■ Exercise requirements ■
Copy out again, unchanged, the records that open with the line containing "Кожаная куртка весенняя" and close with the line containing "CD/a&amp;k/ねぇ神様 ぼくにキセキをください/え〜愛な関係/にじ (メロ譜付)", including both of those lines.

■ Entries provided ■
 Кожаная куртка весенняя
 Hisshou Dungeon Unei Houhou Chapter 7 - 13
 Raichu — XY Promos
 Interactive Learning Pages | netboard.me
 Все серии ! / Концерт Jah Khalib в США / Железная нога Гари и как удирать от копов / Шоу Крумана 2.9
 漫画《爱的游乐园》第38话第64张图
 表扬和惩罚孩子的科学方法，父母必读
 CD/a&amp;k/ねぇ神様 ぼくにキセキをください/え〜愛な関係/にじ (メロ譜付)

---

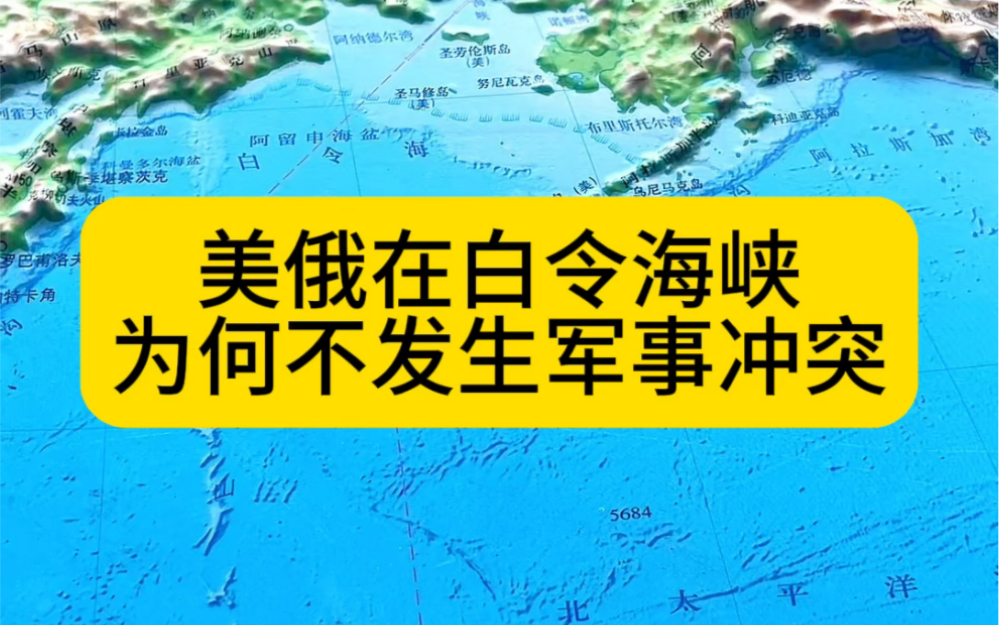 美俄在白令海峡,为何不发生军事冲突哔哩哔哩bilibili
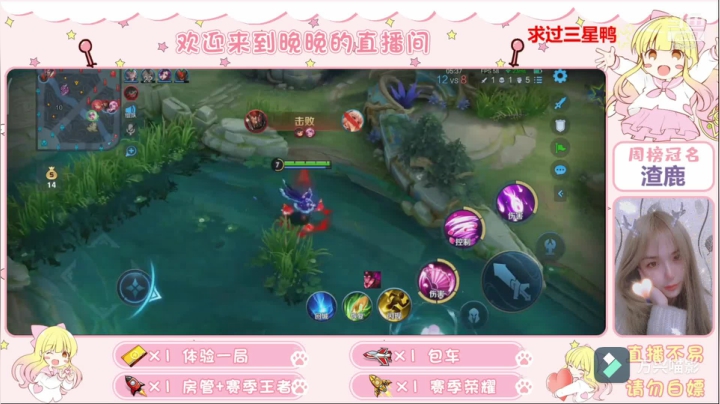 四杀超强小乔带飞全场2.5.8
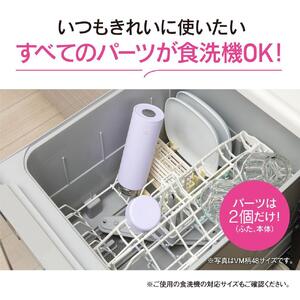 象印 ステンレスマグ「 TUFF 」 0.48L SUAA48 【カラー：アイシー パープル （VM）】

■ Answer to this task ■
 Кожаная куртка весенняя
 Hisshou Dungeon Unei Houhou Chapter 7 - 13
 Raichu — XY Promos
 Interactive Learning Pages | netboard.me
 Все серии ! / Концерт Jah Khalib в США / Железная нога Гари и как удирать от копов / Шоу Крумана 2.9
 漫画《爱的游乐园》第38话第64张图
 表扬和惩罚孩子的科学方法，父母必读
 CD/a&amp;k/ねぇ神様 ぼくにキセキをください/え〜愛な関係/にじ (メロ譜付)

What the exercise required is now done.